流感病毒属于正黏病毒科(Orthomyxoviridae)，分节段基因组的单股负链RNA病毒。流感病毒分为A、B、C三型。A型流感病毒抗原变异性最强，感染人和动物，常引起世界性大流行，多种禽类均可感染(Yoon SW,Webby RJ,Webster RG:Evolution and Ecology ofInfluenza A Viruses.Microbiological Reviews 1992,56(1):152-179.)。根据其包膜表面血凝素(Hemagglutinin)和神经氨酸酶(Neuraminidase)的抗原性分为若干亚型。

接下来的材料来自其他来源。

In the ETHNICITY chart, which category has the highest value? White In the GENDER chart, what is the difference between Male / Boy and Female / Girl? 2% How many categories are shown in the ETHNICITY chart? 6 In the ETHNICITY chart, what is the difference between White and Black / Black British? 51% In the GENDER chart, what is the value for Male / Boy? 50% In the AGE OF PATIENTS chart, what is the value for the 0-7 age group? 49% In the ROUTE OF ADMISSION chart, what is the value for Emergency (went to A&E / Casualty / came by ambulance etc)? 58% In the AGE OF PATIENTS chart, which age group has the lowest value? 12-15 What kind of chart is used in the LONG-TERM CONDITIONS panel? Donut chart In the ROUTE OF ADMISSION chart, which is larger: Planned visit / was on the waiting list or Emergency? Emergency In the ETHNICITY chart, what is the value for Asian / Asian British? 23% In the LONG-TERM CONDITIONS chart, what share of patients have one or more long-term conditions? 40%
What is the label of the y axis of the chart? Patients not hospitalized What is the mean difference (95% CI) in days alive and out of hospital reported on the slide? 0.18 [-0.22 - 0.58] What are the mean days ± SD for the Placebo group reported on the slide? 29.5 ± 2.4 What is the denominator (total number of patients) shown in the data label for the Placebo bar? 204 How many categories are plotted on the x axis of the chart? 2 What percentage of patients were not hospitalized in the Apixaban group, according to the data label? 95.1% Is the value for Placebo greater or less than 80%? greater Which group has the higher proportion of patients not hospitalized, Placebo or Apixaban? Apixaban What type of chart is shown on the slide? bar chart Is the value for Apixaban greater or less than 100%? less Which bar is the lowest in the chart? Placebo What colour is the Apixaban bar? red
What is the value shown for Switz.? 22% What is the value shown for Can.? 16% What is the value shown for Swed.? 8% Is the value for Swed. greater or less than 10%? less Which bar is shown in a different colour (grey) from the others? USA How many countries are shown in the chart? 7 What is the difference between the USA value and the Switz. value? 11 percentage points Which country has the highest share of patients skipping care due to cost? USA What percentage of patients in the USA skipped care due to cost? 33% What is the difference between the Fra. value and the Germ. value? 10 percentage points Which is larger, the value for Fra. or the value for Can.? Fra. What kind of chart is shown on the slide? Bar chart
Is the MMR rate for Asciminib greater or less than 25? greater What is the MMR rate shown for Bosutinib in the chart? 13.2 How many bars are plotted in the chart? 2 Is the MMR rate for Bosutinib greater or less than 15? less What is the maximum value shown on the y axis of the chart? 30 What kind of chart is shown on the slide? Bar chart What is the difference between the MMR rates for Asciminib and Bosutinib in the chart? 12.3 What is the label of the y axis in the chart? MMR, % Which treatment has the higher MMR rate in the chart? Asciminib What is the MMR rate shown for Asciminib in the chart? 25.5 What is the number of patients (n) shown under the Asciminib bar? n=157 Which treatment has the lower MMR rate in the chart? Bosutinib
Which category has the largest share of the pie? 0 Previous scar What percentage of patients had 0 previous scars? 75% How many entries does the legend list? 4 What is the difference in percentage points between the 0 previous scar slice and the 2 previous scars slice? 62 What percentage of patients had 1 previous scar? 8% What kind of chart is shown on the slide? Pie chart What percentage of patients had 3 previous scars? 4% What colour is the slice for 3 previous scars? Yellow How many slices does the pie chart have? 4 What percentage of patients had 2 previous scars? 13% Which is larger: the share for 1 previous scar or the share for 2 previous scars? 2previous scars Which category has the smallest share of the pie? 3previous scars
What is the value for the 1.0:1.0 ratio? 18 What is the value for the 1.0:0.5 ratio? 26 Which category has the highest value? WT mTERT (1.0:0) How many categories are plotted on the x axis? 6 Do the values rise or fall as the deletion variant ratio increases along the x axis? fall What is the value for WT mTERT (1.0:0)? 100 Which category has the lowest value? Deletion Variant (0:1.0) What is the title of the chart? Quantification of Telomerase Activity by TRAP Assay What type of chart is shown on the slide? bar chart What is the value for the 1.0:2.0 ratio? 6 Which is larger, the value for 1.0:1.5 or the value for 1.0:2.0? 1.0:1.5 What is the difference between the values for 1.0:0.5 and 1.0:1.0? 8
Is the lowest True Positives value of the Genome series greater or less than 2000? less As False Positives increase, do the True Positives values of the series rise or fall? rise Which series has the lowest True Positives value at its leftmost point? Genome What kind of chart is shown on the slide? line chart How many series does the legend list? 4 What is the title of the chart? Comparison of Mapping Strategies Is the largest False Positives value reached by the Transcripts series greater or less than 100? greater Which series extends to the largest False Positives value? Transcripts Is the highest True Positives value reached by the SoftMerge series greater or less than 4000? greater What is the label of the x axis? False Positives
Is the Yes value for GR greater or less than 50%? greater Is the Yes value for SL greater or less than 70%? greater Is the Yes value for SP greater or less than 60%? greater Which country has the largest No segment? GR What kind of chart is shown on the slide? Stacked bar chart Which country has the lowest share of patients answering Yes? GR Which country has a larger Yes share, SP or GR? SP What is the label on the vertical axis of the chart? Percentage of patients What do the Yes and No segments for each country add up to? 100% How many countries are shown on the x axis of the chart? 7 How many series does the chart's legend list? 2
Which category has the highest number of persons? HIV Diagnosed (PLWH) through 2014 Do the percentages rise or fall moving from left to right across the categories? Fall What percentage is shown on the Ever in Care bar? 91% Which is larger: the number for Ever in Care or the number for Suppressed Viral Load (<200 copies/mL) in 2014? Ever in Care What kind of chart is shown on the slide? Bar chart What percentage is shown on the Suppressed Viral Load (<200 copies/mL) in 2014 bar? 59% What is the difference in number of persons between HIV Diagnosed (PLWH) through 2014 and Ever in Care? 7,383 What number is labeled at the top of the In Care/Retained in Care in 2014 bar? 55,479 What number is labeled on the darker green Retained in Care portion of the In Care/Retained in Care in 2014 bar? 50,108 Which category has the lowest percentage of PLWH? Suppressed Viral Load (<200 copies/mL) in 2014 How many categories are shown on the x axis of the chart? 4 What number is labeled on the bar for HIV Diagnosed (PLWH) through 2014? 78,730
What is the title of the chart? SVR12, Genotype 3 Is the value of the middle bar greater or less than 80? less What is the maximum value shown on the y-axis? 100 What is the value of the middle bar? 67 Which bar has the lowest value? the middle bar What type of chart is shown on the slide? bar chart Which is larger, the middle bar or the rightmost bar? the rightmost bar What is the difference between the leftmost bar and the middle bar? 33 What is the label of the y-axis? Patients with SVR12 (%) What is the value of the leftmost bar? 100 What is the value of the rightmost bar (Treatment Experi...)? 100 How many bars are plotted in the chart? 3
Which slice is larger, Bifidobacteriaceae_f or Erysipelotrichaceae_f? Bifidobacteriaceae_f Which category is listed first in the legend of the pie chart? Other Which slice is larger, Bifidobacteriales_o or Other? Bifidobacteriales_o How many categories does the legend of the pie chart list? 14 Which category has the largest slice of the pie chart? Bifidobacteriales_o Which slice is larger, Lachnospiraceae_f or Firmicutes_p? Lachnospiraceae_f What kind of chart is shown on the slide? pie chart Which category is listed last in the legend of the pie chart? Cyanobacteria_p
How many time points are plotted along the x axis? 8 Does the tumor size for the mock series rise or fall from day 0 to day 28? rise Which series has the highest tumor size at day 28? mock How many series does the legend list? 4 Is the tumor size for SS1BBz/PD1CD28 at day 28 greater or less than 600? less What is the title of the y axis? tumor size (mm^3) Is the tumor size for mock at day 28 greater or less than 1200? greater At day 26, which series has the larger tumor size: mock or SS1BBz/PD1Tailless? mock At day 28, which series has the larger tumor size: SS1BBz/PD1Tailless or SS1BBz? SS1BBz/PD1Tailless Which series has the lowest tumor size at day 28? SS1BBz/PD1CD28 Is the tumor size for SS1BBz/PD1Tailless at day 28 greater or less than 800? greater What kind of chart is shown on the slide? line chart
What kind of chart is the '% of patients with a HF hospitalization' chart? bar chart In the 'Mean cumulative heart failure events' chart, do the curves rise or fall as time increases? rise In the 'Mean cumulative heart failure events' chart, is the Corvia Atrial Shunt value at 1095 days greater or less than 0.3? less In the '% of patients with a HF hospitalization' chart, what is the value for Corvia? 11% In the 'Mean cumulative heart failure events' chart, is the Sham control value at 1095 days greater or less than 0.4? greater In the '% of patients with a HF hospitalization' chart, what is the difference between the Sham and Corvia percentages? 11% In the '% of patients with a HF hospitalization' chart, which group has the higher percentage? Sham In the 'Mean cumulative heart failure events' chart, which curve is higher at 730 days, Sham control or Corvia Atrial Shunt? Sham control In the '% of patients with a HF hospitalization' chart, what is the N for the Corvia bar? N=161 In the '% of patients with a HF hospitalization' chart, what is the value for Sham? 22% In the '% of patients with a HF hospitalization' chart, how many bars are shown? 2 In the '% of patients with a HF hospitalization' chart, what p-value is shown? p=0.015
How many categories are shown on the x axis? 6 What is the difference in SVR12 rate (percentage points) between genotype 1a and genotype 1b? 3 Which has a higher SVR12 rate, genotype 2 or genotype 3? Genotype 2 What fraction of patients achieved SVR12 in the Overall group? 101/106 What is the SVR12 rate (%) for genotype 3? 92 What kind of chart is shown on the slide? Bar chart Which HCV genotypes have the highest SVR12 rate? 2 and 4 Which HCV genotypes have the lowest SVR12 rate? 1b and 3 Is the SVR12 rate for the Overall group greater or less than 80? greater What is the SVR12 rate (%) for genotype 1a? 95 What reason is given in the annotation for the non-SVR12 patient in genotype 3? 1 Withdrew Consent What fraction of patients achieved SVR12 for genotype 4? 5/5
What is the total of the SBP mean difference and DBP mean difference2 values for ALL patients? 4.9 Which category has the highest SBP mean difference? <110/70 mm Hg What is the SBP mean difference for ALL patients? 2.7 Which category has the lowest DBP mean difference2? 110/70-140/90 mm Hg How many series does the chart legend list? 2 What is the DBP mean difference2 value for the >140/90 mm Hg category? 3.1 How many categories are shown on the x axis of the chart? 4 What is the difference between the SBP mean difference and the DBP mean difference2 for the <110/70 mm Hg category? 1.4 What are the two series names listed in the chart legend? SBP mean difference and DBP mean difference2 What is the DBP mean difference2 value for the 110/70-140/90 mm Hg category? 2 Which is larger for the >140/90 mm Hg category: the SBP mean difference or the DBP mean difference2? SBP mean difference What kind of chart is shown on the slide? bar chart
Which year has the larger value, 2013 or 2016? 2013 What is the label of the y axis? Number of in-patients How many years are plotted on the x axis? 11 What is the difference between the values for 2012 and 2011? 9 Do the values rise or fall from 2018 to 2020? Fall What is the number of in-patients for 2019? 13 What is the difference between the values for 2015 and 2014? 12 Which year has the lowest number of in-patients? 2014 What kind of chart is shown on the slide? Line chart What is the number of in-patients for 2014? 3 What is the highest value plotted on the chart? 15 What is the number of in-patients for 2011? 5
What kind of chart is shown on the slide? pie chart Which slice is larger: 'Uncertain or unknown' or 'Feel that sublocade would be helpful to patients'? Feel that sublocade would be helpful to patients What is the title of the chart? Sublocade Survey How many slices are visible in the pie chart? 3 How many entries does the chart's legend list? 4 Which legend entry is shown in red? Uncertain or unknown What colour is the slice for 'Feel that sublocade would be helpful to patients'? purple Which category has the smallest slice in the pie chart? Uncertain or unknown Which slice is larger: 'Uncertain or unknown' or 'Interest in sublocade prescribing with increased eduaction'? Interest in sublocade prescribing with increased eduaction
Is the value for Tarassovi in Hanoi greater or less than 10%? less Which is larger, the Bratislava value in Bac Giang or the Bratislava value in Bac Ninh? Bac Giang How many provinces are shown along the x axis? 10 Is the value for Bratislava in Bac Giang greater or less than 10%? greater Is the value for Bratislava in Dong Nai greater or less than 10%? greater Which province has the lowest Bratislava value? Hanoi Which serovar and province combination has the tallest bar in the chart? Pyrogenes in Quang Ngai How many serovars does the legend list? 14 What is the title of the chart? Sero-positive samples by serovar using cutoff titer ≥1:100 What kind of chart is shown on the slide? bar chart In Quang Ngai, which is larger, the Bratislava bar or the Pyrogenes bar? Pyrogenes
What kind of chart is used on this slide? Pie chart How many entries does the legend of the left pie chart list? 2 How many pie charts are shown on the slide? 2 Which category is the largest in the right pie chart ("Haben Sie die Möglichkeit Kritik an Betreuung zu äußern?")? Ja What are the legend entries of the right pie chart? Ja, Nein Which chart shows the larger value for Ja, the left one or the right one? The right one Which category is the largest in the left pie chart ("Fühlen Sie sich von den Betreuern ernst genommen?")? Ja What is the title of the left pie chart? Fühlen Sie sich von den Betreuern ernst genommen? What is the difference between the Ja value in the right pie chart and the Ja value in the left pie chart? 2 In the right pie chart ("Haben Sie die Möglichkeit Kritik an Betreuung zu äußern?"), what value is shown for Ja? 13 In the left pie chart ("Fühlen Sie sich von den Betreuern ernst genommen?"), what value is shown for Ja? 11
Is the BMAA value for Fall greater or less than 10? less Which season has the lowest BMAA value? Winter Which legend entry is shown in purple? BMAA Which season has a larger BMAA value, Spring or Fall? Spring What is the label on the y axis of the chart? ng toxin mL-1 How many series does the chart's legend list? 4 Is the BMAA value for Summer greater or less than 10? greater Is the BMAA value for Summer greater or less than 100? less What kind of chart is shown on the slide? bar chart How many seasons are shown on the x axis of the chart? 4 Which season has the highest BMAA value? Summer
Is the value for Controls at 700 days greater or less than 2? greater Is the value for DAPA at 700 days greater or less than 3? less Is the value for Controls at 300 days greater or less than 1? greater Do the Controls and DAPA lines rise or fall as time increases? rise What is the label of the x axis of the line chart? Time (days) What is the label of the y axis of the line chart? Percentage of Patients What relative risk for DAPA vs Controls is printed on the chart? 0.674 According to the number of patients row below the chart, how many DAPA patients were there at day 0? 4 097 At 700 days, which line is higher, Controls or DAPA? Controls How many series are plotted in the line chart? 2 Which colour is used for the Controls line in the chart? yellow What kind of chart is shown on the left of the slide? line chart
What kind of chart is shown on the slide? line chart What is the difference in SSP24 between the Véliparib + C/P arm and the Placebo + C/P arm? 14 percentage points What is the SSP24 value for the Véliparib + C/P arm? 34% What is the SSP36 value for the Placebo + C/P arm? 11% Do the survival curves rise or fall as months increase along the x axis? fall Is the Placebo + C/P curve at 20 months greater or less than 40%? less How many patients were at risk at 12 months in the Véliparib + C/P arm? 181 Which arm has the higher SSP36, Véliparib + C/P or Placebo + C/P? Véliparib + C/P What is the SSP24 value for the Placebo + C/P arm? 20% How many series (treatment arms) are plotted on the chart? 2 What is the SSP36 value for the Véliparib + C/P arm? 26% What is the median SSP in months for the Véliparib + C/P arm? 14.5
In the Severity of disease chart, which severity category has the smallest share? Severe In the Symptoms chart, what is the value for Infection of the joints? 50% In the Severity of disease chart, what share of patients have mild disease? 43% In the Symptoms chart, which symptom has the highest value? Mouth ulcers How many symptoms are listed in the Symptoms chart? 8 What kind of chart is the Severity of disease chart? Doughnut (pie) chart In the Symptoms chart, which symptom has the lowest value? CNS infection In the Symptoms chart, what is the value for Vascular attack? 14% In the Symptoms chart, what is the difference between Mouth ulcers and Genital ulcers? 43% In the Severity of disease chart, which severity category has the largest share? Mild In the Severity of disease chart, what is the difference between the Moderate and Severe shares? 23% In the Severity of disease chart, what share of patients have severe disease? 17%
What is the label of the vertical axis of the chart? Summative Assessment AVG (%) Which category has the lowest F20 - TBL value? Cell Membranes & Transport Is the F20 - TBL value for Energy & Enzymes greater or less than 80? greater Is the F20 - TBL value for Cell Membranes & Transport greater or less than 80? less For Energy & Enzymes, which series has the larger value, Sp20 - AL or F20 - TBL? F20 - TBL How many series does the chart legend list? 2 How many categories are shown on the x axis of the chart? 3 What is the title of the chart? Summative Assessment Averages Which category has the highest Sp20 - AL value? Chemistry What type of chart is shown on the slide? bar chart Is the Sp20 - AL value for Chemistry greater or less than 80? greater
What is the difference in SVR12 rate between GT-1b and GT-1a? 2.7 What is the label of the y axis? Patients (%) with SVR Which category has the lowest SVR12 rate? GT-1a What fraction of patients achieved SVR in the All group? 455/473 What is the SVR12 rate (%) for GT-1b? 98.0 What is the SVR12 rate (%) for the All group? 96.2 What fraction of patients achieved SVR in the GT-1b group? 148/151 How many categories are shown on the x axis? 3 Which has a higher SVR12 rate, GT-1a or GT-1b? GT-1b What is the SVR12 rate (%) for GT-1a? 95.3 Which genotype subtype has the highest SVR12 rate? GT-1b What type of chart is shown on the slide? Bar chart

H7N9亚型禽流感病毒自2013年在我国被报道以来，已经形成了五波流行高峰，截至2018年9月5日，世界卫生组织WHO共报道了1567例人感染H7N9病例，死亡率高达40％。在五波流行高峰中，首次在人感染病例样本中分离到了裂解位点具有多个氨基酸插入的新型H7N9突变株，提示高致病性H7N9病毒的出现，与此同时，2016年底至2017年初，在广东省活禽市场收集的样本中也检测到类似的H7N9突变株，经动物实验研究表明这些病毒对鸡具有高致病性(Liu D,Zhang Z,He L,et al.Characteristics of the emerging chicken-origin highly pathogenic H7N9viruses:A new threat to public health andpoultry industry.Journal of Infection,2017,76(2))。在活禽市场发现高致病性H7N9病毒后不久，养鸡场同样也发现了该病毒，并在多个养殖场爆发了严重的疫情。研究已证实，携带病毒的家禽是人感染禽流感病毒的传染源，人感染H7N9病毒的途径则是人类通过直接接触带毒家禽或被其排泄物污染环境而感染，而高致病性H7N9禽流感病毒在出现及流行后不久，也逐渐获得了对哺乳动物毒力增强的趋势。我国拥有密度非常高的活禽交易市场(Live pourltry market，LPM)，这样的大环境给H7N9亚型禽流感病毒的流通、增殖以及传播提供了优良的环境，同时也增加了人类与禽类之间的频繁接触。因此，监测禽群中的H7N9成了防控该疾病的首要任务，快速检测方法的建立是H7N9防控的必要手段。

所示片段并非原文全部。